• Required task
Set down, without alteration, the lines from the one that contains "How far away is pixel" through the final line of the material below.

(Scene question records)
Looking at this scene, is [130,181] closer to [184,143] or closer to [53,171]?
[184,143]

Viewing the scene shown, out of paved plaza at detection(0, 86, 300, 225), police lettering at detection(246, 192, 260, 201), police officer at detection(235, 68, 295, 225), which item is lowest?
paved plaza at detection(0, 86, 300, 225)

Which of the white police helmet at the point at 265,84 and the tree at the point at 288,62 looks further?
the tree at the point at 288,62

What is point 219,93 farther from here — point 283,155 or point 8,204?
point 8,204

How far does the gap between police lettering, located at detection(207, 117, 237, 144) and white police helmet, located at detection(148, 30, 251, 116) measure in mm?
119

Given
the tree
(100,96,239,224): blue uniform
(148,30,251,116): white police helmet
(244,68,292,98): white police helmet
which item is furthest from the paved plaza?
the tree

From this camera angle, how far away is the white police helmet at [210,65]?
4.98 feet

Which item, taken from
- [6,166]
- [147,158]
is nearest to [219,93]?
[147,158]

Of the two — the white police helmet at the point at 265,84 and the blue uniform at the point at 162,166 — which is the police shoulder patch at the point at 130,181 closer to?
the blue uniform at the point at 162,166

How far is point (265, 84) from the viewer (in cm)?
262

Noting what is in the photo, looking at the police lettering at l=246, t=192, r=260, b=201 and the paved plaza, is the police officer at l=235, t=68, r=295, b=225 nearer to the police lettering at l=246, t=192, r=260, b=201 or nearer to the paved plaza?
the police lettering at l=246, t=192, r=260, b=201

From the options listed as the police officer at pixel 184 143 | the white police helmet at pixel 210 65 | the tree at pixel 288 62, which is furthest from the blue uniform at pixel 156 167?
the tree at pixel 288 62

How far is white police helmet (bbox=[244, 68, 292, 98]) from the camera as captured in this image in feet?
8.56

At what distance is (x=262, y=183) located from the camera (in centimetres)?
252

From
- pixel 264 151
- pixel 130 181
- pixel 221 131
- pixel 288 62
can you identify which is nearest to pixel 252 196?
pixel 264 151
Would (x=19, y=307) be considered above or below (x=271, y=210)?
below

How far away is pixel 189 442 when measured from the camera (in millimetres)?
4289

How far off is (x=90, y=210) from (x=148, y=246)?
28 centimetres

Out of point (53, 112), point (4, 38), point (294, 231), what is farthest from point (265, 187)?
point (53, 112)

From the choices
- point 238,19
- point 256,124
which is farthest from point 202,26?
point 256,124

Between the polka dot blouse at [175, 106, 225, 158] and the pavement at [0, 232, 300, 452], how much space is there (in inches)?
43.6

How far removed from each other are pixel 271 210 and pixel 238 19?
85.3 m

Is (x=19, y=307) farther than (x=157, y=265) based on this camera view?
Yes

• Written solution
How far away is pixel 189 442 when measured from the camera (in millimetres)?
4289

How far off is (x=90, y=210) from (x=148, y=246)?
28 centimetres

Out of point (53, 112), point (4, 38), point (294, 231), what is farthest from point (265, 187)?
point (53, 112)

From the choices
- point 238,19
- point 256,124
which is farthest from point 202,26?
point 256,124

Between the polka dot blouse at [175, 106, 225, 158] and the pavement at [0, 232, 300, 452], how much space is there (in inches)?
43.6

How far removed from each other are pixel 271 210 and pixel 238 19?
85.3 m

Is (x=19, y=307) farther than (x=157, y=265) based on this camera view?
Yes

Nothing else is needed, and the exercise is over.